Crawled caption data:

= Beginning of Section =

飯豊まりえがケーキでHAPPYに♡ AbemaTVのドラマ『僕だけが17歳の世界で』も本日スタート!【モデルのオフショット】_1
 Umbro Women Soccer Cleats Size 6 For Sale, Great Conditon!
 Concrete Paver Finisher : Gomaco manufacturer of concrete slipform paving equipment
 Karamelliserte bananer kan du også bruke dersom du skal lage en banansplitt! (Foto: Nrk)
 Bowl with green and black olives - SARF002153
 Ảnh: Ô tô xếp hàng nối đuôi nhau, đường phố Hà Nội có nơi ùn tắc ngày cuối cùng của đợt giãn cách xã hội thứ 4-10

= End of Section =

REQUIRED WORK: Go through the records and set every one down exactly.

SOLUTION TO THIS TASK:
飯豊まりえがケーキでHAPPYに♡ AbemaTVのドラマ『僕だけが17歳の世界で』も本日スタート!【モデルのオフショット】_1
 Umbro Women Soccer Cleats Size 6 For Sale, Great Conditon!
 Concrete Paver Finisher : Gomaco manufacturer of concrete slipform paving equipment
 Karamelliserte bananer kan du også bruke dersom du skal lage en banansplitt! (Foto: Nrk)
 Bowl with green and black olives - SARF002153
 Ảnh: Ô tô xếp hàng nối đuôi nhau, đường phố Hà Nội có nơi ùn tắc ngày cuối cùng của đợt giãn cách xã hội thứ 4-10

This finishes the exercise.